(Records for this task)

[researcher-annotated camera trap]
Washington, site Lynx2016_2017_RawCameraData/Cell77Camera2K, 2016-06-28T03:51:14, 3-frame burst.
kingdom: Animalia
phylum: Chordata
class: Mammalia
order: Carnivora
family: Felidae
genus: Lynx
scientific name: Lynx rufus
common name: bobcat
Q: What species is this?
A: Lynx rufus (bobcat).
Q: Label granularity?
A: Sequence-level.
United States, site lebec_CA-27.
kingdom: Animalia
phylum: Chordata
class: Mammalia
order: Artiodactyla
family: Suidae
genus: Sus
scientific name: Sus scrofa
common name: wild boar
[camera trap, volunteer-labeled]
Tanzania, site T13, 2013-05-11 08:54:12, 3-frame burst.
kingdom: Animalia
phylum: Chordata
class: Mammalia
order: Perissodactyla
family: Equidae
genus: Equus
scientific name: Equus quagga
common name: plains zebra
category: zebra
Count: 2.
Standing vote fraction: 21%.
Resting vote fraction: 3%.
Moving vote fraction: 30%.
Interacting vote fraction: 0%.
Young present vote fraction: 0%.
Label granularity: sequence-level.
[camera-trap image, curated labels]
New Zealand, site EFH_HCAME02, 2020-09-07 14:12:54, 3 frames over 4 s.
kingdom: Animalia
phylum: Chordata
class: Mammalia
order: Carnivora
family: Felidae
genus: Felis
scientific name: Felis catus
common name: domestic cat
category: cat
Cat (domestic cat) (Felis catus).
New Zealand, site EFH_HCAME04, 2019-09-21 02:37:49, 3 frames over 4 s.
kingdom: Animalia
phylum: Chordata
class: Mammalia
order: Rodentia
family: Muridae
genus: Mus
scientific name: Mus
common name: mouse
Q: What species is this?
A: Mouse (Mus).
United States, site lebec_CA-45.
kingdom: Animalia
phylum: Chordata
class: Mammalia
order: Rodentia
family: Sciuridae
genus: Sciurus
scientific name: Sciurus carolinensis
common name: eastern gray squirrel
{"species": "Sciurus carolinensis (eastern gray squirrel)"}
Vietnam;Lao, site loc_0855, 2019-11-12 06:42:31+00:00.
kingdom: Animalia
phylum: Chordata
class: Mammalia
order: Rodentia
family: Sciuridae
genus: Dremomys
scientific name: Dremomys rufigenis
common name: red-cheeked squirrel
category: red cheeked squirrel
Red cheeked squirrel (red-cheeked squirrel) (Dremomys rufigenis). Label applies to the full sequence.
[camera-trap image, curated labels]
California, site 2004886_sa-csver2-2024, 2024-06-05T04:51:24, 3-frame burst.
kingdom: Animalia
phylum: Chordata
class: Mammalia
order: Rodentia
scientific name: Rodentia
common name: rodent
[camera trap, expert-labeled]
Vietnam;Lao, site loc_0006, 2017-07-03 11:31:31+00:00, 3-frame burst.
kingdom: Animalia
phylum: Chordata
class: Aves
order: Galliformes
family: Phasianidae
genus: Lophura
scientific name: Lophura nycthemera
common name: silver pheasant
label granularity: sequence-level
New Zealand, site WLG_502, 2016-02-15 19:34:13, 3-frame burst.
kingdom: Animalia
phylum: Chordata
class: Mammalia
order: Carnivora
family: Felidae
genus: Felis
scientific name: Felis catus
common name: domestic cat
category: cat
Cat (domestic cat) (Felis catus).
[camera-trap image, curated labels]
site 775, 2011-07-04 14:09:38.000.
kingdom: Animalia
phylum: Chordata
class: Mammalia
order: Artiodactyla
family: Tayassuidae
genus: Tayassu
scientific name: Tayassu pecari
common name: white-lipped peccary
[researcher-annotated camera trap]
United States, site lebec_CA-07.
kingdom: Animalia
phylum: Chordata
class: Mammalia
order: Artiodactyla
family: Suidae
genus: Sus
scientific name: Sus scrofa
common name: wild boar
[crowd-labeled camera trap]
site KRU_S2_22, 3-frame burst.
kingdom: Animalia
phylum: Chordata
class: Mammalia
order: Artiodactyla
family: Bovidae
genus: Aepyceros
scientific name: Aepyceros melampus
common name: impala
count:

(End Records for this task)

▶ **Exercise instructions**: Line count for the word "fraction": please state how many lines of the records above contain it, and nothing else.

▶ **Result below**: 5